Num há escolha de sexo, né, o que a gente tem é uma questão que passa pelo cultural, que o menino abusado vai virar bicha, né,

a menina abusada vira prostituta, né, então assim (???) que é mais

a nível de um tabu, de uma coisa assim cultural, e que isso a gente trabalha com essas famílias, fazendo essa leitura, né, isso não é real. (Anexo 1, p. 158)

As terapeutas, inclusive, têm mais dificuldade para que o menino possa relatar o abuso sofrido do que as meninas. Entende-se que, em alguns casos, as meninas são levadas a entender como normal se submeterem a um ato sexual com um homem mais velho. Essa pode ser a causa de algumas meninas reagirem entregando-se à prostituição. Essa dificuldade de relato gerou a separação, na terapia em grupo, de sessões para meninas e meninos separadamente, como relata Fabiana:

A gente tá trabalhando, né?, a.. a gente antes juntava menino e menina, mas eles não falam... os meninos.. eles não gostam de falar. Eles têm vergonha.. então eles não relatam. A cri... a menina.. ela diz. Cê pergunta como é que aconteceu, ela conta tudinho, direitinho.

Ela faz o relato..

É.

Mais minucioso.

O menino ele num num, num quer falar. (Anexo 1, p. 159)
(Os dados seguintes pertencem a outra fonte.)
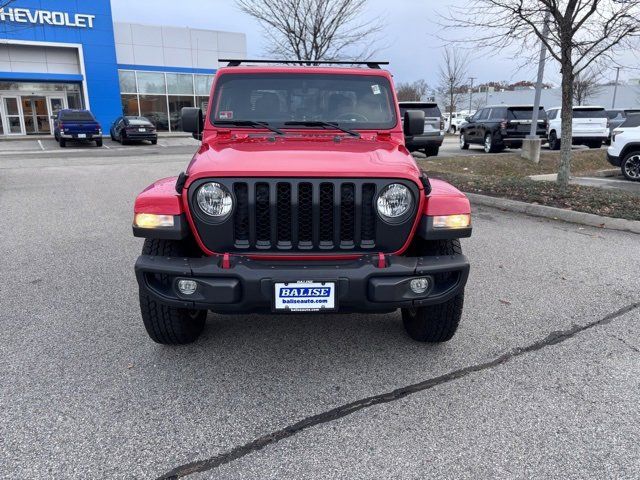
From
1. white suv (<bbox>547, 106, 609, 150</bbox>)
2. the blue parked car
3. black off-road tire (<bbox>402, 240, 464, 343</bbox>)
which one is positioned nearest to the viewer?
black off-road tire (<bbox>402, 240, 464, 343</bbox>)

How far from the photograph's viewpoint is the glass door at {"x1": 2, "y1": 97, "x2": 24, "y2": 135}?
1115 inches

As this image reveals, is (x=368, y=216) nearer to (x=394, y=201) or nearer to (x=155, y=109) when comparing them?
(x=394, y=201)

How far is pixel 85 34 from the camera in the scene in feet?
93.6

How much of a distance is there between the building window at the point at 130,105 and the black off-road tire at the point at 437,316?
31.8 meters

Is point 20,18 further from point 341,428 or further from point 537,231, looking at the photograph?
point 341,428

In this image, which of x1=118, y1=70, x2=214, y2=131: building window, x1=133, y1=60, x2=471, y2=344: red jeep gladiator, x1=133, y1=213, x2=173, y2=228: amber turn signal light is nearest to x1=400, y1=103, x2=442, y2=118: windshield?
x1=133, y1=60, x2=471, y2=344: red jeep gladiator

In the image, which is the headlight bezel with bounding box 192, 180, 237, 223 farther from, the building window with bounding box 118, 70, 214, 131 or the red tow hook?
the building window with bounding box 118, 70, 214, 131

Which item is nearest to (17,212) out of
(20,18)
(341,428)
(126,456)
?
(126,456)

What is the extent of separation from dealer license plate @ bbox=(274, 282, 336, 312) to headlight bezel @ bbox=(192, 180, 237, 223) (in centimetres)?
52

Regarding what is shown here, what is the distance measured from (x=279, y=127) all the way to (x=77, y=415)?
2473 mm

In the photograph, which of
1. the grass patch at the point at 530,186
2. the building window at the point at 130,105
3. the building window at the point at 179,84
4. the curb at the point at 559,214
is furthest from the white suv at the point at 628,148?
the building window at the point at 130,105

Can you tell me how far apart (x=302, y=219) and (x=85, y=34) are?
31.6m

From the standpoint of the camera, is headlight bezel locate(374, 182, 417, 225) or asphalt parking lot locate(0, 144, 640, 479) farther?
headlight bezel locate(374, 182, 417, 225)

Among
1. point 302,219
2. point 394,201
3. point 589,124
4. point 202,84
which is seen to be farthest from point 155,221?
point 202,84
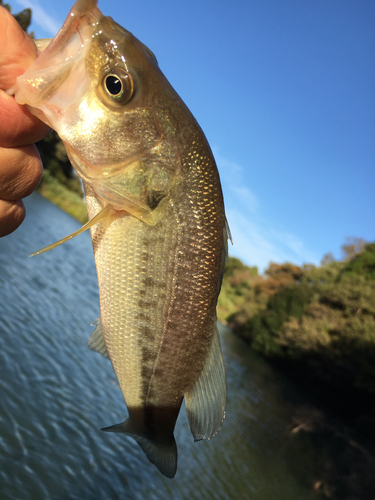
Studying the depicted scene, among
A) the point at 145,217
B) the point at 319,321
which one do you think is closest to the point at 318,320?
the point at 319,321

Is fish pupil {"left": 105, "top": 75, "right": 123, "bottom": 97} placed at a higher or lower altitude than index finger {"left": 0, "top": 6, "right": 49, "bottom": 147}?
higher

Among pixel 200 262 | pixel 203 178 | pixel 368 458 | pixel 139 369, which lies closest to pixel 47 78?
pixel 203 178

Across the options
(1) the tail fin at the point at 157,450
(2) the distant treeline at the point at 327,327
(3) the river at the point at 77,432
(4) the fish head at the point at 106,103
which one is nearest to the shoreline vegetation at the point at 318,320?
(2) the distant treeline at the point at 327,327

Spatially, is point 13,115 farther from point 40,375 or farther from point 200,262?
point 40,375

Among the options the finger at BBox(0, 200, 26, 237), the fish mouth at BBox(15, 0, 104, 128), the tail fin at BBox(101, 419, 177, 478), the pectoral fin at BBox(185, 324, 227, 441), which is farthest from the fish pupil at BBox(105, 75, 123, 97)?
the tail fin at BBox(101, 419, 177, 478)

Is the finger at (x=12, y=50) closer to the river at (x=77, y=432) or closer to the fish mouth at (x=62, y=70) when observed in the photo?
the fish mouth at (x=62, y=70)

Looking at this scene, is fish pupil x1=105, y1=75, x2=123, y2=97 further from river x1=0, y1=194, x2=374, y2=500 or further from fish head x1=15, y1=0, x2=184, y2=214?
river x1=0, y1=194, x2=374, y2=500
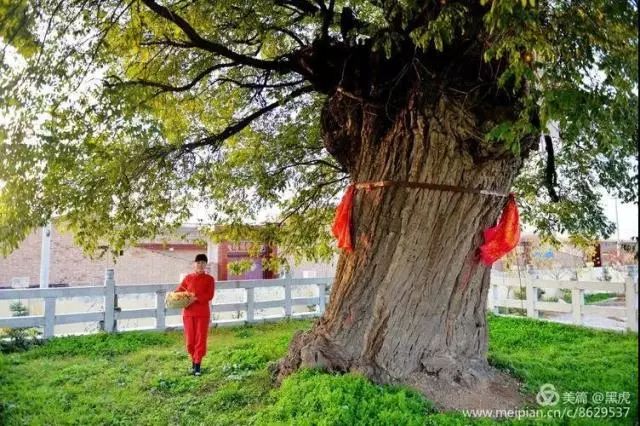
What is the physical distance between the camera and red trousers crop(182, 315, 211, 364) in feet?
20.6

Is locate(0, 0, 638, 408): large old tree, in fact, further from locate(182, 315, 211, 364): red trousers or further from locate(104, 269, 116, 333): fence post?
locate(104, 269, 116, 333): fence post

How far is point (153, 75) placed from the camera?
6.30 metres

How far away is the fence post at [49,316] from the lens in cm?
879

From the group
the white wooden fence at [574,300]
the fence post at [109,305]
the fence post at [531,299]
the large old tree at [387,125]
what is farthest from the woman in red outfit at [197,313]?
the fence post at [531,299]

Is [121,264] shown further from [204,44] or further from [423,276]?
[423,276]

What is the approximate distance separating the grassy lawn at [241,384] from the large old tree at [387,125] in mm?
503

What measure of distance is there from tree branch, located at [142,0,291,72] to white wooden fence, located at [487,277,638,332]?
3.57 m

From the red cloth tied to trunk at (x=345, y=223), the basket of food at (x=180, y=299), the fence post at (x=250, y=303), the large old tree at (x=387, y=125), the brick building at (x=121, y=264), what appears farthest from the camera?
the brick building at (x=121, y=264)

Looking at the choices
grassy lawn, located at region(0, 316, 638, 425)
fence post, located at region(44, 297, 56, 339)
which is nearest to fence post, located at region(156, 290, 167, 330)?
grassy lawn, located at region(0, 316, 638, 425)

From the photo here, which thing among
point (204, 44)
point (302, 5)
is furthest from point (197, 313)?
point (302, 5)

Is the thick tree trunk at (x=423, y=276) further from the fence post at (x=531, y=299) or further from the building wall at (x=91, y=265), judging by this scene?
the building wall at (x=91, y=265)

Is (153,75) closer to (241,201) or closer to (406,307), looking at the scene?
(241,201)

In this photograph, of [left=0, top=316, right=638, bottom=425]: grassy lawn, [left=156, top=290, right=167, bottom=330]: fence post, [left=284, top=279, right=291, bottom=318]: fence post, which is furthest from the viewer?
[left=284, top=279, right=291, bottom=318]: fence post

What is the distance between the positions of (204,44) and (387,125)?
6.54ft
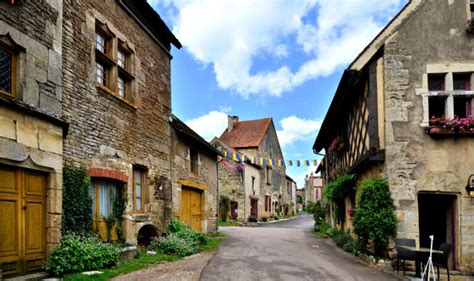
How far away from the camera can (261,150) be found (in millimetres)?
30406

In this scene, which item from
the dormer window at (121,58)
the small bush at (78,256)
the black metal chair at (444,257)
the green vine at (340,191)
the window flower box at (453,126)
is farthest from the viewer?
the green vine at (340,191)

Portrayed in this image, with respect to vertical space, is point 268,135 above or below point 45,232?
above

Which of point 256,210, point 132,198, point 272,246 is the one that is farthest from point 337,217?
point 256,210

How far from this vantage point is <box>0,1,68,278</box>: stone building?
18.3ft

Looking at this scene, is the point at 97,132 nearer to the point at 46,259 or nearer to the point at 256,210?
the point at 46,259

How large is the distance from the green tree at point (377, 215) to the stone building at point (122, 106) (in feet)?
17.2

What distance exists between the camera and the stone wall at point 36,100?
562 centimetres

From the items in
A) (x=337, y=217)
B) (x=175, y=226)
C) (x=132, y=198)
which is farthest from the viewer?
(x=337, y=217)

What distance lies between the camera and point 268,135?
33156 mm

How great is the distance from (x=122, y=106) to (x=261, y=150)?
2203cm

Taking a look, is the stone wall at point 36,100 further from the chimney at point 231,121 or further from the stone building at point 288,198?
the stone building at point 288,198

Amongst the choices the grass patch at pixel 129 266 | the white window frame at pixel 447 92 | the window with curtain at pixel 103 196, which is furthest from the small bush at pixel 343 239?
the window with curtain at pixel 103 196

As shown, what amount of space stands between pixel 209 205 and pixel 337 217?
478 cm

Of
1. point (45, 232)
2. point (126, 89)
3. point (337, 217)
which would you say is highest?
point (126, 89)
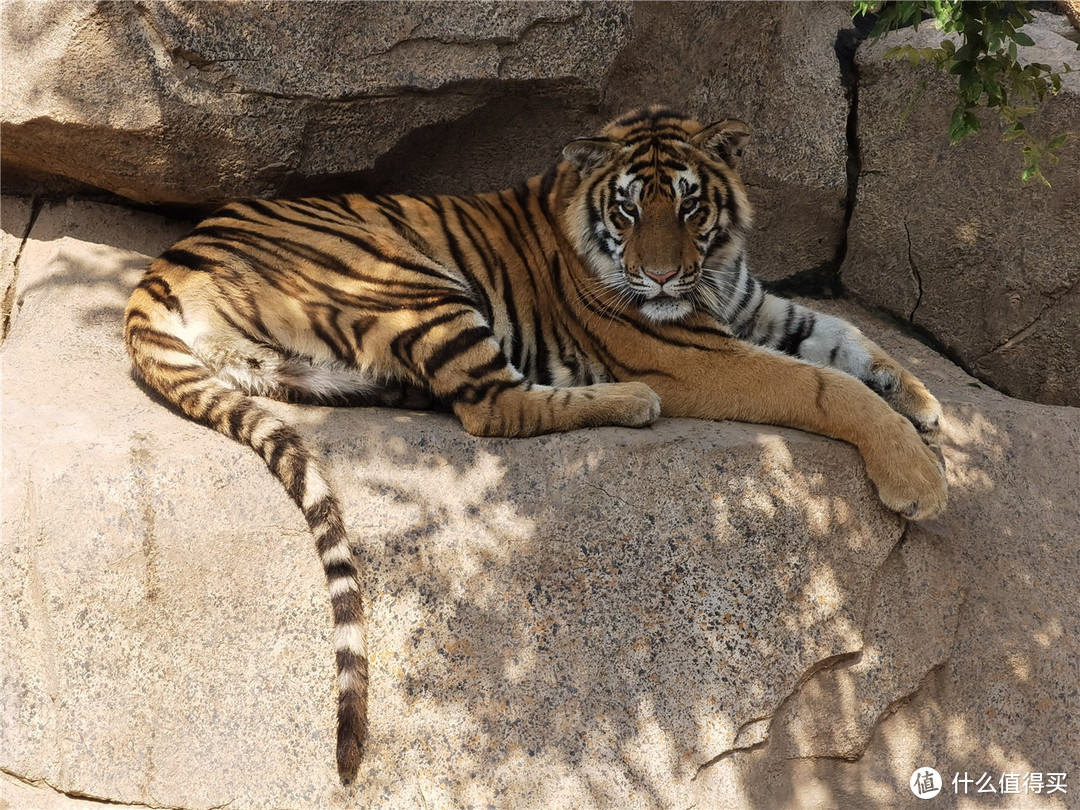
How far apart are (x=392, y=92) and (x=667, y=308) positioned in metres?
1.43

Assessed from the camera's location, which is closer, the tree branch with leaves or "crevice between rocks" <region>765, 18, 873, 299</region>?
the tree branch with leaves

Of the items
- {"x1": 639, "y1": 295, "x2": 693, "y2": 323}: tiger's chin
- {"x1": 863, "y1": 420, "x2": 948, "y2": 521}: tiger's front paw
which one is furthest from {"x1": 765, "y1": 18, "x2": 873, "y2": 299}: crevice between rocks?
{"x1": 863, "y1": 420, "x2": 948, "y2": 521}: tiger's front paw

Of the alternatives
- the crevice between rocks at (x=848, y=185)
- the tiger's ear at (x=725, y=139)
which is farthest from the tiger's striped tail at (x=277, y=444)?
the crevice between rocks at (x=848, y=185)

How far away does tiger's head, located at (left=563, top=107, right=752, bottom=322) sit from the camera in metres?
3.54

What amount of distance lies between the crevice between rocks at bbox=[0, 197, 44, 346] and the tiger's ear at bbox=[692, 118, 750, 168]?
274 centimetres

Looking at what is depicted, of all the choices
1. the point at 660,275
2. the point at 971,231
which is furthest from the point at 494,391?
the point at 971,231

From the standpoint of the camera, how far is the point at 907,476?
3078 mm

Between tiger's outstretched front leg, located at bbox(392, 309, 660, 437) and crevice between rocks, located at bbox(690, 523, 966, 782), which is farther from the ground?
tiger's outstretched front leg, located at bbox(392, 309, 660, 437)

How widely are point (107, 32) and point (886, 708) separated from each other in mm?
3540

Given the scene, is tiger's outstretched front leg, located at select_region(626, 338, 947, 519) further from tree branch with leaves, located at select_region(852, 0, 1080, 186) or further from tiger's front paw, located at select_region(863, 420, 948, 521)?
tree branch with leaves, located at select_region(852, 0, 1080, 186)

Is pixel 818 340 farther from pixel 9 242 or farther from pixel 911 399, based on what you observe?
pixel 9 242

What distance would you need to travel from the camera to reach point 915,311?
15.4ft

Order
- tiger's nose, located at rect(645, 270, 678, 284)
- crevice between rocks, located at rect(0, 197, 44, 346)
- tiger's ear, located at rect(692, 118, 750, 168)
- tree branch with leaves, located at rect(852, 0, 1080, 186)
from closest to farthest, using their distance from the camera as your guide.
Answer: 1. tree branch with leaves, located at rect(852, 0, 1080, 186)
2. tiger's nose, located at rect(645, 270, 678, 284)
3. tiger's ear, located at rect(692, 118, 750, 168)
4. crevice between rocks, located at rect(0, 197, 44, 346)

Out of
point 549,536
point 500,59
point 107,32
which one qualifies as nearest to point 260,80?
point 107,32
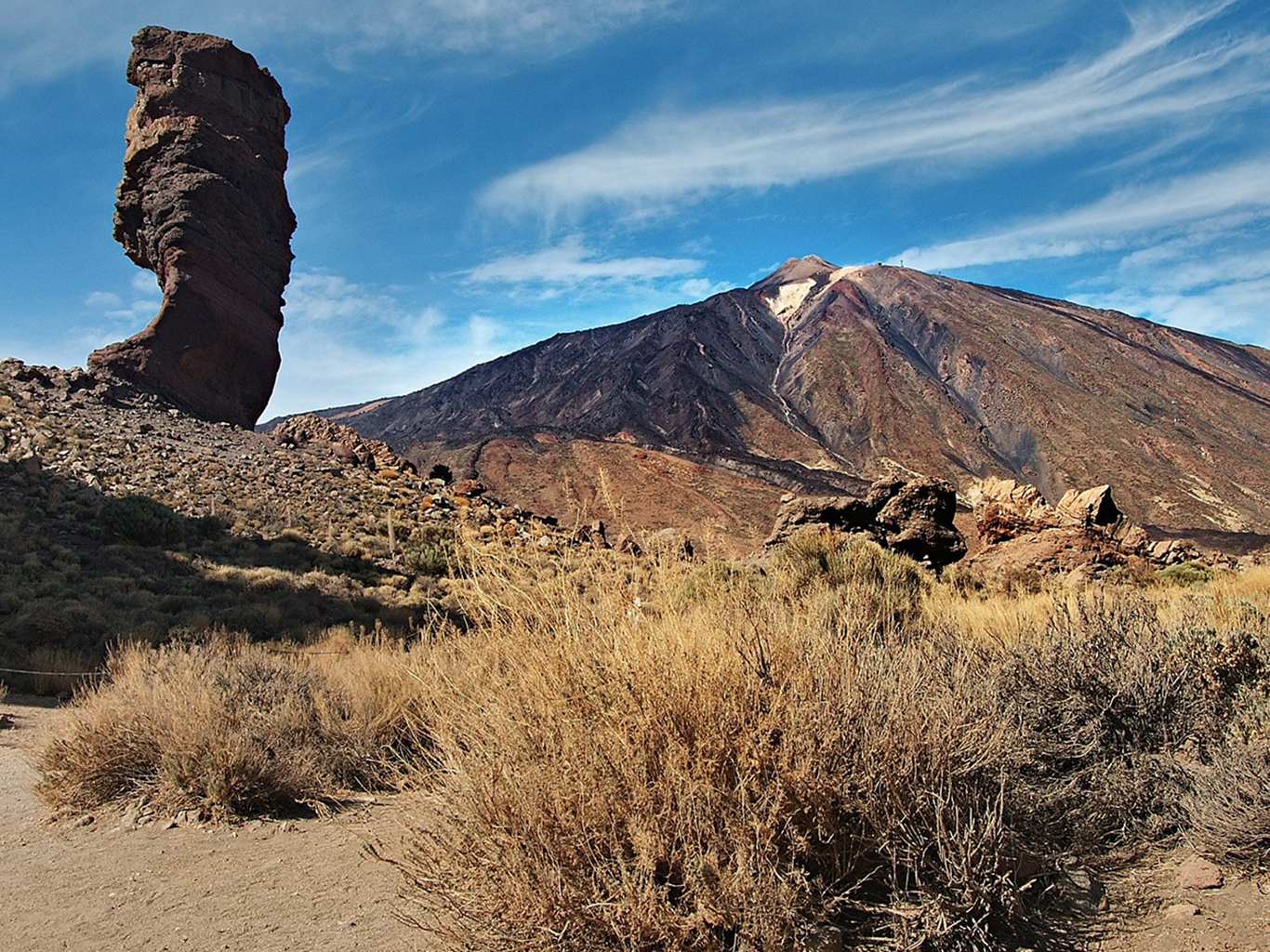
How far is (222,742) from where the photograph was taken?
15.6 ft

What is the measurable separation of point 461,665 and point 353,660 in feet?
15.1

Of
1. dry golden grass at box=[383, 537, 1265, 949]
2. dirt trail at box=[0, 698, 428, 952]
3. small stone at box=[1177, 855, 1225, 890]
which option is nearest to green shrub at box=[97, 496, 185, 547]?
dirt trail at box=[0, 698, 428, 952]

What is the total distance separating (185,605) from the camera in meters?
12.6

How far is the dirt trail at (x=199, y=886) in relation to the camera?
10.4ft

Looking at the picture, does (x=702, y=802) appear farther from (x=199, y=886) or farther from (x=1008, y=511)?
(x=1008, y=511)

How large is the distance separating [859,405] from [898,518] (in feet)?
262

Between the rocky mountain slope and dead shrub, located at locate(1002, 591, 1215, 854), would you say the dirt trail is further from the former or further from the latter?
the rocky mountain slope

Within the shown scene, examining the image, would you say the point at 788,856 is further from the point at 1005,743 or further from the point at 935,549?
the point at 935,549

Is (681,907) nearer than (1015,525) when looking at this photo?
Yes

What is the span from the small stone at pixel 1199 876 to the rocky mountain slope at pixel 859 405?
1311 inches

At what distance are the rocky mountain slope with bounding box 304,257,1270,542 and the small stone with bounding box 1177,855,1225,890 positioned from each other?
109 ft

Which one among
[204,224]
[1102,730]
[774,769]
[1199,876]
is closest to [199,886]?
[774,769]

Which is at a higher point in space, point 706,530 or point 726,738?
point 706,530

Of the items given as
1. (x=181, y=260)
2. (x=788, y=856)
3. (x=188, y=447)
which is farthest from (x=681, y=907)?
(x=181, y=260)
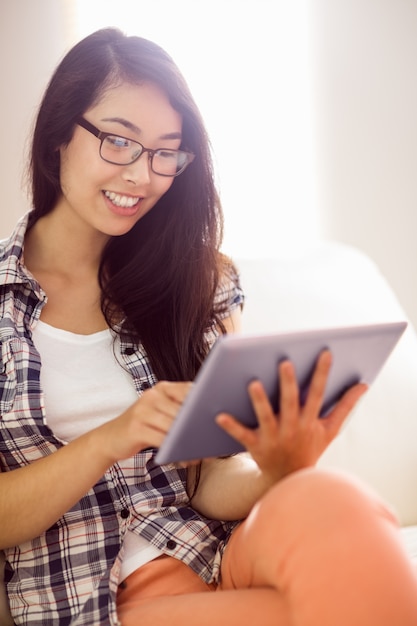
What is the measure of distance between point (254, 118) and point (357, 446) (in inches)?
50.1

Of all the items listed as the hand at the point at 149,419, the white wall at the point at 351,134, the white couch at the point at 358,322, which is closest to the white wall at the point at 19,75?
the white wall at the point at 351,134

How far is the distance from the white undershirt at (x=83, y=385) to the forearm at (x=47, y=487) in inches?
4.8

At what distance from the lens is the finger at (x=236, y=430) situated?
939mm

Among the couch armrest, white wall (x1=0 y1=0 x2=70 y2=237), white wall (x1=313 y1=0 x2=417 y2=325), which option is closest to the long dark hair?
the couch armrest

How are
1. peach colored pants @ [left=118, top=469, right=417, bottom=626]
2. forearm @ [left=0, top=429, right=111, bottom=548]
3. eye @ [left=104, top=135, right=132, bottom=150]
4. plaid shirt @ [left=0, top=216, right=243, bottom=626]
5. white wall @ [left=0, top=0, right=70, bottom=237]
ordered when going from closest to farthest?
peach colored pants @ [left=118, top=469, right=417, bottom=626]
forearm @ [left=0, top=429, right=111, bottom=548]
plaid shirt @ [left=0, top=216, right=243, bottom=626]
eye @ [left=104, top=135, right=132, bottom=150]
white wall @ [left=0, top=0, right=70, bottom=237]

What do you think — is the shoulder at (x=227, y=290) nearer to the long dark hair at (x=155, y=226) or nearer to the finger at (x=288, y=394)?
the long dark hair at (x=155, y=226)

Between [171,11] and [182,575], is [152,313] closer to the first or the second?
[182,575]

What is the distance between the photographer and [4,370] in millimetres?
1268

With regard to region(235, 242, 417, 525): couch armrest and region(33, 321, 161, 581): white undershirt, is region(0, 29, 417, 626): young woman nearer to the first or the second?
region(33, 321, 161, 581): white undershirt

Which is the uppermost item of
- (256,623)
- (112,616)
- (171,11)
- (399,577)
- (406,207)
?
(171,11)

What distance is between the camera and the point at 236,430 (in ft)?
3.16

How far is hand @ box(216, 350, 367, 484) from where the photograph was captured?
3.09 feet

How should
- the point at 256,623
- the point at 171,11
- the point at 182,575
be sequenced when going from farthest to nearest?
the point at 171,11, the point at 182,575, the point at 256,623

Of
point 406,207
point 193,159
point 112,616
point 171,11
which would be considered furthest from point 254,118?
point 112,616
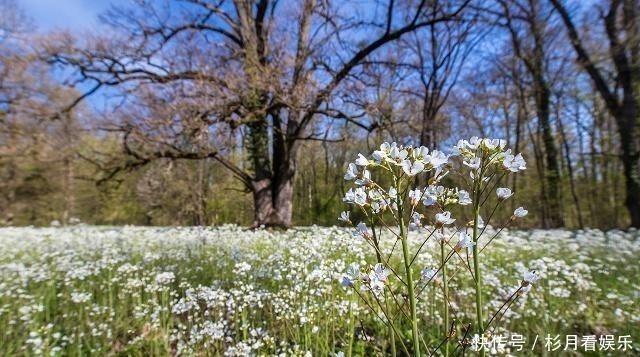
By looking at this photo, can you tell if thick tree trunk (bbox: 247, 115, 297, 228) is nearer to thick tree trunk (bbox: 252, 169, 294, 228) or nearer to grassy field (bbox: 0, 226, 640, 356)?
thick tree trunk (bbox: 252, 169, 294, 228)

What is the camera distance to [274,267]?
14.3 ft

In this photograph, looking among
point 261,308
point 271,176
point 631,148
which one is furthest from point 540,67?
point 261,308

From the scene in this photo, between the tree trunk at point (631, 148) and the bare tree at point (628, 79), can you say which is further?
the tree trunk at point (631, 148)

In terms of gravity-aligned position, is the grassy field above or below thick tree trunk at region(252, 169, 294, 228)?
below

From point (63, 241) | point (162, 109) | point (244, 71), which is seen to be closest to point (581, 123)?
point (244, 71)

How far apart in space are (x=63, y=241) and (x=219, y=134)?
5595 millimetres

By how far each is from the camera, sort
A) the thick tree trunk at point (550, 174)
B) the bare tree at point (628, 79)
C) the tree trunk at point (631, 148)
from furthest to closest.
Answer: the thick tree trunk at point (550, 174), the tree trunk at point (631, 148), the bare tree at point (628, 79)

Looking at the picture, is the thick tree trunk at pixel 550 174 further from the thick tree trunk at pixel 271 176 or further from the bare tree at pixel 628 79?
the thick tree trunk at pixel 271 176

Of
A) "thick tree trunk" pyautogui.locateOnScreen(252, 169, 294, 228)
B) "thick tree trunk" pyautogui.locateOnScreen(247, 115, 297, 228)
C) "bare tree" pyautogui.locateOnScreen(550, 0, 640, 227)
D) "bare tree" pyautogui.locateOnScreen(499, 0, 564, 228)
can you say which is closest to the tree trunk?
"bare tree" pyautogui.locateOnScreen(550, 0, 640, 227)

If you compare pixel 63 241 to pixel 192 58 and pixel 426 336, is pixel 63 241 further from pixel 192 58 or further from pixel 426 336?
pixel 192 58

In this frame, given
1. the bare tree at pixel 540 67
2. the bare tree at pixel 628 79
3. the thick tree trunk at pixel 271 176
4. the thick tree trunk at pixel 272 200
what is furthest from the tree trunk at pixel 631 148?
the thick tree trunk at pixel 272 200

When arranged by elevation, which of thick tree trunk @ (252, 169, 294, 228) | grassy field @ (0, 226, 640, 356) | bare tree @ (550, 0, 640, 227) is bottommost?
grassy field @ (0, 226, 640, 356)

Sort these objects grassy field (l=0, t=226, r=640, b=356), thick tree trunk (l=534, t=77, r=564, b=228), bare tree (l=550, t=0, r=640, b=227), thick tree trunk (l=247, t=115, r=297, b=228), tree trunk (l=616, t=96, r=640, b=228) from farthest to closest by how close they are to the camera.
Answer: thick tree trunk (l=534, t=77, r=564, b=228)
thick tree trunk (l=247, t=115, r=297, b=228)
tree trunk (l=616, t=96, r=640, b=228)
bare tree (l=550, t=0, r=640, b=227)
grassy field (l=0, t=226, r=640, b=356)

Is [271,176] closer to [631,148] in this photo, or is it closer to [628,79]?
[631,148]
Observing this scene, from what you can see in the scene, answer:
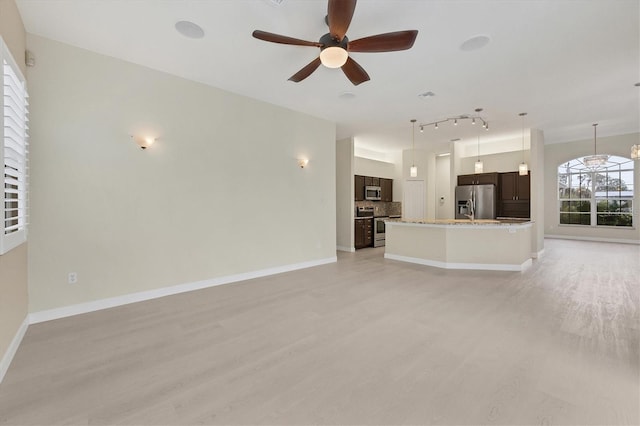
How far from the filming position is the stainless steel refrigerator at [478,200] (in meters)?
8.52

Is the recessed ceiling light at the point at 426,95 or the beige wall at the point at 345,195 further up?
the recessed ceiling light at the point at 426,95

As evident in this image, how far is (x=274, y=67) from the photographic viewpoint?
380cm

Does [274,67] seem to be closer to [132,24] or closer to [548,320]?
[132,24]

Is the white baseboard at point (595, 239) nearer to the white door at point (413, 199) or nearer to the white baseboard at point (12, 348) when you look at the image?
the white door at point (413, 199)

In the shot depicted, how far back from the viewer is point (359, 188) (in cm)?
830

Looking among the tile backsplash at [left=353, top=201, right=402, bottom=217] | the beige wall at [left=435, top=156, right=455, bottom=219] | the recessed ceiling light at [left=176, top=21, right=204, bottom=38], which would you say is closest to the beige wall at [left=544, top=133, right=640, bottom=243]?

Para o menino, o abuso sexual sofrido significa que ele perde a condição de poder masculino atribuído à criança do sexo masculino. Essa tradicional posição de liderança e de virilidade é aviltada.

Por outro lado, se um abuso é cometido por uma mulher, acaba sendo considerado como de menos gravidade. Trata-se como algo mais de cunho psicológico que físico. Não se pode esquecer que, para muitos pais, é interessante que os filhos sejam iniciados logo na vida sexual, quanto mais tenra a idade melhor. Alguns meninos são levados a prostíbulos por seus pais, que o fazem com orgulho. Sendo assim, um menino abusado por uma mulher tem um peso bem menor. Essa “tradição” construída em uma sociedade machista é comum e aprendido por homens e mulheres desde cedo, conforme nos afirmam Mariléia Sell e Ana Cristina Ostermann:

É importante ter em mente que tanto homens quanto mulheres se constroem e são socializados dentro de perspectivas de gênero, ou seja, vão aprendendo aquilo que é deles e delas esperado dentro das “comunidades de prática” das quais fazem parte. (Sell e Ostermann, 2012, p. 134)

Essa relativização do abuso sofrido por meninos é percebida no discurso terapêutico que evidencia que a questão física é menor, portanto, a gravidade não é tão grande.

Em termos de abuso sexual num... num tem a... a gente num consegue ainda comparar. Realmente ele tá menos... esse menino que te falei, ele tá com menos sequelas, e consegue... dizer mais. Por causa da condição emocional dele? Pode ser. Ele realmente é um menino muito bom. (Anexo 1, p. 159)

Ainda que sejam consideravelmente menores, os abusos cometidos por mulheres existem, e as sequelas psicológicas têm consequências que não se podem mensurar, mas que merecem ser tratadas. Em todo caso, fica evidente que o tratamento oferecido nos casos de meninos e de meninas mostra como são criadas as identidades de homens e mulheres para com o sexo.

Notemos que a terapeuta, ao se referir ao caso específico do menino, levanta a possibilidade de ele conseguir falar mais por ser “um menino muito bom”. Todavia, comparando-se a situação com a prática discursiva e social sobre o sexo na infância ou adolescência, relembramos a comum inserção de pré-adolescentes no mundo do sexo, muitas vezes estimulada pelo próprio pai, bem como a vergonha que meninos apresentaram em grupo de verbalizarem os abusos sofridos, notadamente por serem de natureza passiva.